Ces précautions prévues, programmées, permettaient au directeur de s'occuper de ses autres tâches. Là, il passait des appels, tentait d'utiliser ses contacts pour parvenir à se débarrasser de son encombrant pensionnaire. Seulement, ce soir-là, il peinait à obtenir ses communications. Nombre d'interférences l'empêchaient d'aboutir. Le phénomène était assez récurrent dans cette région, donc il ne s'en formalisait pas. Cependant, le sentiment d'urgence qui l'envahissait ne le quittait pas, alors il poursuivait ses efforts.

Aucune surprise ne s'empara du logor lorsque les vapeurs léthargiques se répandirent dans l'espace exigu de sa cellule. Aucune inquiétude non plus. Il pensa que c'était le bon moment pour fausser compagnie à tous ces humains condescendants. Il n'eut pas vraiment de mal à se dégager de son carcan énergétique. Ceci fait, il s'approcha de la porte et se mit à l'écoute. Il n'entendait que de faibles gémissements venus des cellules voisines. Ces codétenus ne lui poseraient aucun problème, il restait le battant à ouvrir et les gardes robotiques en faction devant sa cellule. Mais il avait la solution. Il ferma les yeux.

L'homme brun venait de tenter un énième appel infructueux. Furieux, il raccrocha et quitta son siège. C'est à ce moment-là qu'il chancela, sa volonté se délita, sombra, son regard se voilà, mécaniquement il partit de son bureau et gagna le secteur d'incarcération.

La première cellule qu'il ouvrit fut celle du logor. Il neutralisa le système de sécurité. Une voix lui chuchota :

"Tes chefs auraient dû être plus prudents, ils ignorent à quel point ma capture fut une erreur."

Ce furent les derniers mots qu'il entendit…

Des odeurs de charognes flottaient dans l'air, le logor les respirait avec un bonheur ineffable, s'en délectait avec gourmandise ; sa faim s'apaisait. Il contemplait la montagne de cadavres entassés dans la cour. Pas un humain n'avait échappé à sa nature destructrice. Des trophées dont il pouvait être fier. Il se pourlécha les babines et rétracta ses griffes, les écailles tachées de sang qui recouvraient son corps, se soulevèrent. À présent qu'il avait repris sa forme naturelle, il pouvait poursuivre sa mission. Son abdomen s'ouvrit, un liquide épais et verdâtre dégoulina, il y plongea ses mains, extirpa de lui un long chapelet de sphères translucides, puis un second, un troisième, un quatrième...

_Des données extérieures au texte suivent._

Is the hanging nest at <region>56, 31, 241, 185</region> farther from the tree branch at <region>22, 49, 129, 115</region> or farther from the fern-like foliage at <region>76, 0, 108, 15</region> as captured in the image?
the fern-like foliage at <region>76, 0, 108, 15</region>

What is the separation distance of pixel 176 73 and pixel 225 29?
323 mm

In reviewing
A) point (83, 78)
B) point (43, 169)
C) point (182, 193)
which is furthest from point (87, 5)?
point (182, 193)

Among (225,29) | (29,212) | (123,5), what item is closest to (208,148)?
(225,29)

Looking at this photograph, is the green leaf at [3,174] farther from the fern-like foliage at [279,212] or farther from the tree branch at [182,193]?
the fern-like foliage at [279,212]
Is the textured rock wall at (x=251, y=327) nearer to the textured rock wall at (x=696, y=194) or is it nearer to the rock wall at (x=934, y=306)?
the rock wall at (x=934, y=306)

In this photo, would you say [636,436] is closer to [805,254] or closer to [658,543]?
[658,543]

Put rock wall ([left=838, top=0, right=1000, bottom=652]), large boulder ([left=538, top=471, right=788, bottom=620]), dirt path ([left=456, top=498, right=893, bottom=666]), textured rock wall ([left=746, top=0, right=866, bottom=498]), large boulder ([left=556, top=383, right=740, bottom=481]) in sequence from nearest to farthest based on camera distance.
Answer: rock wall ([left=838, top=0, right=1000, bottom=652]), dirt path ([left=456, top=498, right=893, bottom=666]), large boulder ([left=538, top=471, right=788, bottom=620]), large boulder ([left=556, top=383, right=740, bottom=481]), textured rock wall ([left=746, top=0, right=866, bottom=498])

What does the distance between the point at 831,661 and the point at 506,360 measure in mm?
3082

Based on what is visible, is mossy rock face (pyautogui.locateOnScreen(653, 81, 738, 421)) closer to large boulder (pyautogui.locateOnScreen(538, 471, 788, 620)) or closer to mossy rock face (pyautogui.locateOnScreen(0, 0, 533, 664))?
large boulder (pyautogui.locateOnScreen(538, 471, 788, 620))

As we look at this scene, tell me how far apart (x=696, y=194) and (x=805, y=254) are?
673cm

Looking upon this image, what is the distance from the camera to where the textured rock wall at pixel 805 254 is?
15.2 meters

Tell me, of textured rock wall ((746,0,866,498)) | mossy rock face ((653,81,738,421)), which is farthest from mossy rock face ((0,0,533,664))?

Avec précaution et une certaine tendresse, il commença à les répartir sur les cadavres. Quand se fut fini, il contempla son œuvre avec satisfaction. Il ne lui restait plus qu'à attendre quelques heures, ensuite, il aurait à disposition, une armée de combattants.

Il pourrait alors poursuivre sa mission : entamer la conquête de la planète…

À plusieurs autres points de la galaxie, d'autres soldats dévoués accomplissaient le même dessein sacré pour la plus grande gloire du peuple logor.